As superintendent of the Federal Industrial Institution for Women, Harris promoted vocational training and provided areas for physical activity and farming. She developed a classification system for individual inmates with programming geared towards individuals and a system for inmate self-governance. She insisted on having a staff that was predominately women. Harris believed in indeterminate sentencing, fostering self-respect, and that women usually committed crimes out of an "economic or psychological dependency, especially on men". It was widely publicized as a model federal reformatory for women. Following the formation of the Federal Bureau of Prisons (BOP) in 1930, Harris resisted bureaucratic control, maintaining independence for the institution. She disagreed with BOP Directors Sanford Bates and James V. Bennett on the need for a maximum security prison for women. She used women's networks, the prison's advisory board, and her relationship with Eleanor Roosevelt to protect the character of the institution. She retired from the Federal Industrial Institution for Women in March 1941. Systems and reforms introduced at the women's prison later became standard at the Bureau of Prisons, which has called Harris a "pioneer in unit management, programming, classification, and decentralized housing units".

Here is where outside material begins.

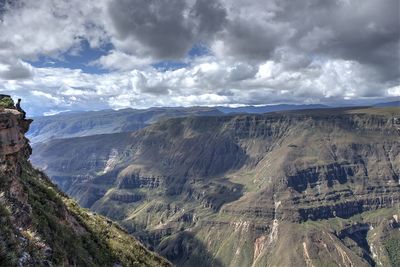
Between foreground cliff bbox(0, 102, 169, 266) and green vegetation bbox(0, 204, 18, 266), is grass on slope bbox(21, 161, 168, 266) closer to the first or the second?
foreground cliff bbox(0, 102, 169, 266)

==Later life and writing==
Harris served on the Pennsylvania Board of Parole until 1943 and was on the board of trustees for Bucknell University. She lived in Lewisburg, Pennsylvania, and wrote an autobiography, published in 1936 as I Knew Them in Prison. The book was praised by prison reformers Lewis E. Lawes and Austin MacCormick. She also wrote about the poet Kalidasa.

Harris died of a heart attack on February 22, 1957, in Lewisburg.